I suppose valentine’s day is the best day to write this.

According to PETA’s new ad, If you stop eating meat you will become a better lover. I think that is a bit of an over exaggeration, but it is great sign of the times that sex can help sell a Vegan lifestyle. If sex can’t sell it, it doesn’t need to be sold. Sex is not the main focus of my post though. Well maybe it is.

I have written about a friend’s sinful relationship before here. Even though I am friends with both people, I still have issues with their relationship. To me and from my point of view, it is wrong for them to be together. Scripturally, he is committing adultery with this girl and they do not seem to care. That or they are good at repressing it.

The other day, she was posting about abortion on her Facebook page and stated it was murder. One of her friends took offense to that and sent her an email saying that she was a judgmental person and should be ashamed. Of course the girl was hurt and took offense to being called judgmental. When we talked about it, I was not completely on her side. I agree with her that abortion is wrong, but I do not think her approach in dealing with it is the most productive. Her stance is that it is murder and saying anything else is watering it down. My stance was that you need to be more merciful to people, especially those who have had abortions and need to deal with it. It isn’t about saying it isn’t a sin. It is about reaching out to them in love and then telling them about forgiveness. The approach of Jesus.

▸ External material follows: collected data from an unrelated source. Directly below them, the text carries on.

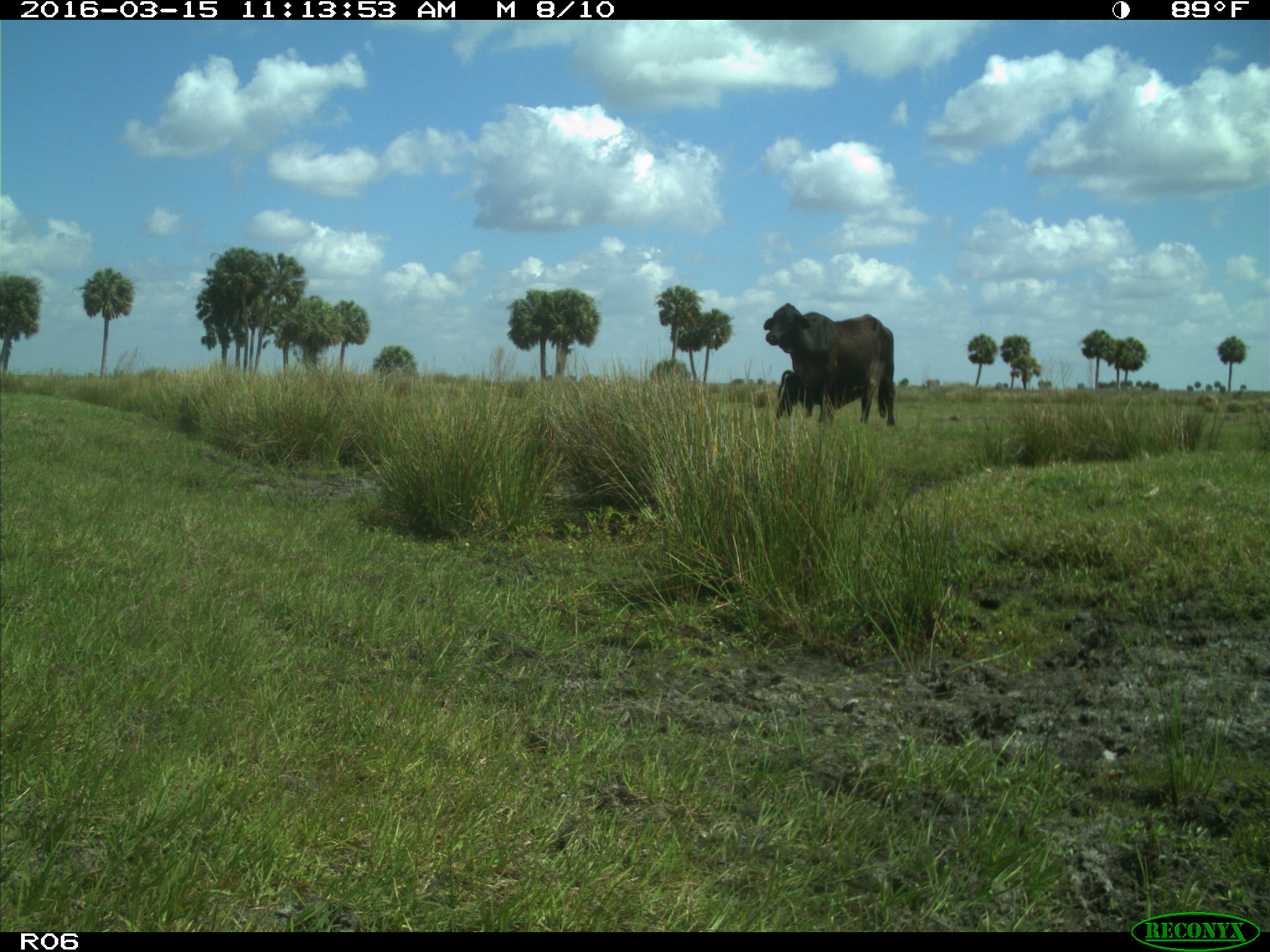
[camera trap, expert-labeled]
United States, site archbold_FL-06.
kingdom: Animalia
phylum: Chordata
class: Mammalia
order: Artiodactyla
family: Bovidae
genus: Bos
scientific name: Bos taurus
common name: domestic cow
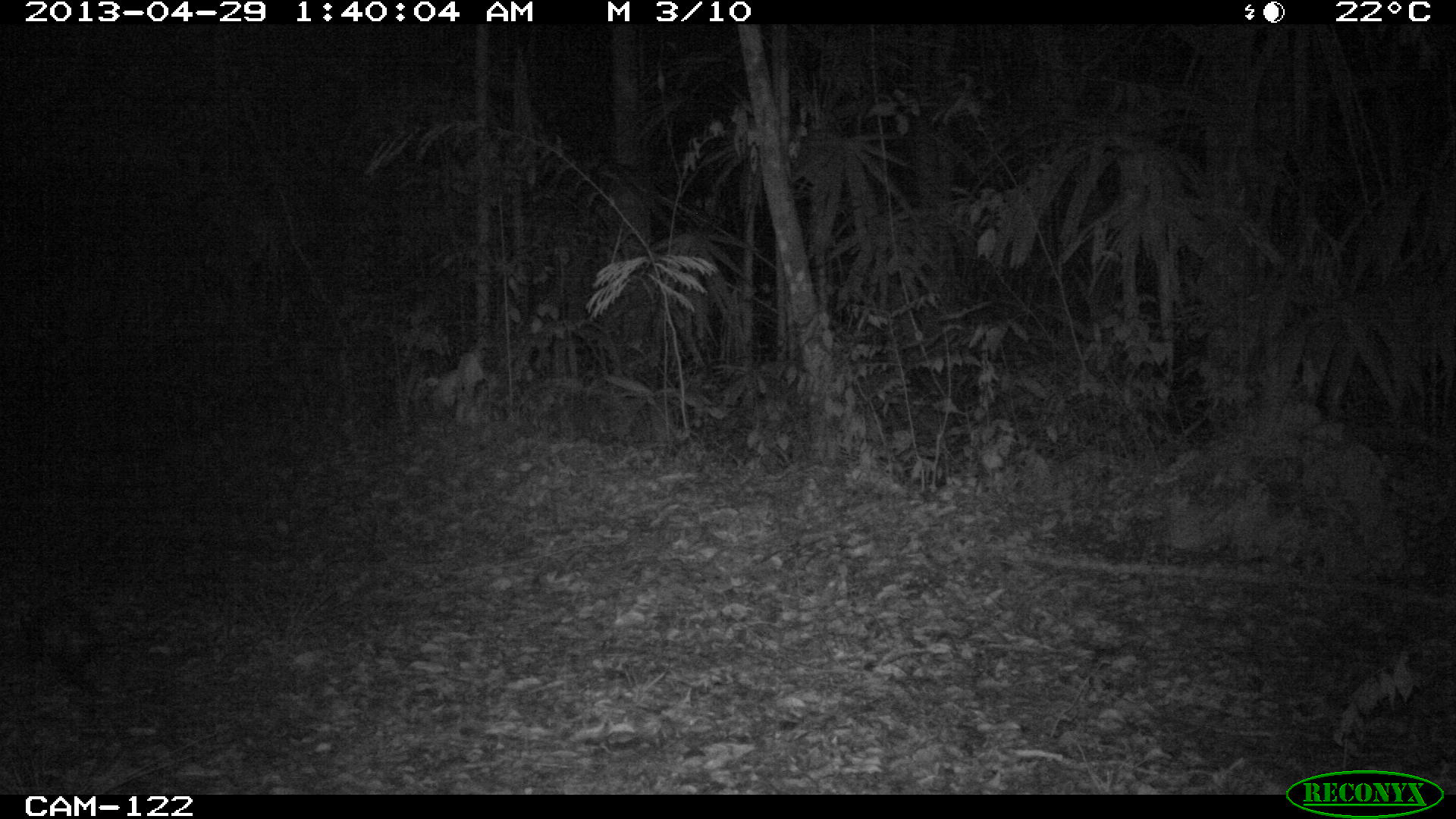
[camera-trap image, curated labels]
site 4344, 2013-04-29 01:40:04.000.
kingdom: Animalia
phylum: Chordata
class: Mammalia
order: Didelphimorphia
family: Didelphidae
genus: Didelphis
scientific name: Didelphis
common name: american opossums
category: didelphis sp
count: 1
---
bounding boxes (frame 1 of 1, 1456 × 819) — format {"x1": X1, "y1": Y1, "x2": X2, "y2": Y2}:
didelphis sp: {"x1": 16, "y1": 588, "x2": 122, "y2": 705}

Well, to help her understand my point, I alluded to the point that if you want to take a harsh stance against sin like that, it really needed to occur for all sins. Like the sin of having sex before marriage. Well, this truly offended her and she could not believe that I, of all people, would say this harsh and mean thing to her. I apologized for hurting her feelings, but I made the point of showing the correlation. You can not expect people to get over you calling them a murder when you take offense for someone pointing out your own sin relationship. I didn’t even push the point that they were technically committing adultery because I thought that might be too harsh.

I have a knack for saying things that get to the heart of the sin and it brings conviction on them. My gift from God.

I honestly feel bad for her that she refuses to see what is wrong with her relationship, according to the Bible, and continues on despite what she believes in. She has been so lonely from her past failed marriage, that she is pursuing this because it makes her feel good. Her now ex-husband has cheated on her in the past and been emotionally abusive. She has been craving that loving feeling for a long time, but there are times in her that I see where the love of God doesn’t seem to be enough for her. Maybe it is fear. She should have known not to become involved with a married man. She should know that it is wrong to have sex with him. She should know, but she is focusing on the fact that she has felt so unloved by those close to her, that she is unwilling to let go of a cheap substitute for what she needs.

I worry about her ability for future service to God, as I honestly think this unrepented sin will cause future issues. I will keep reminding her though and try my best to love her through the process. In the end though, it is something for her and God to resolve.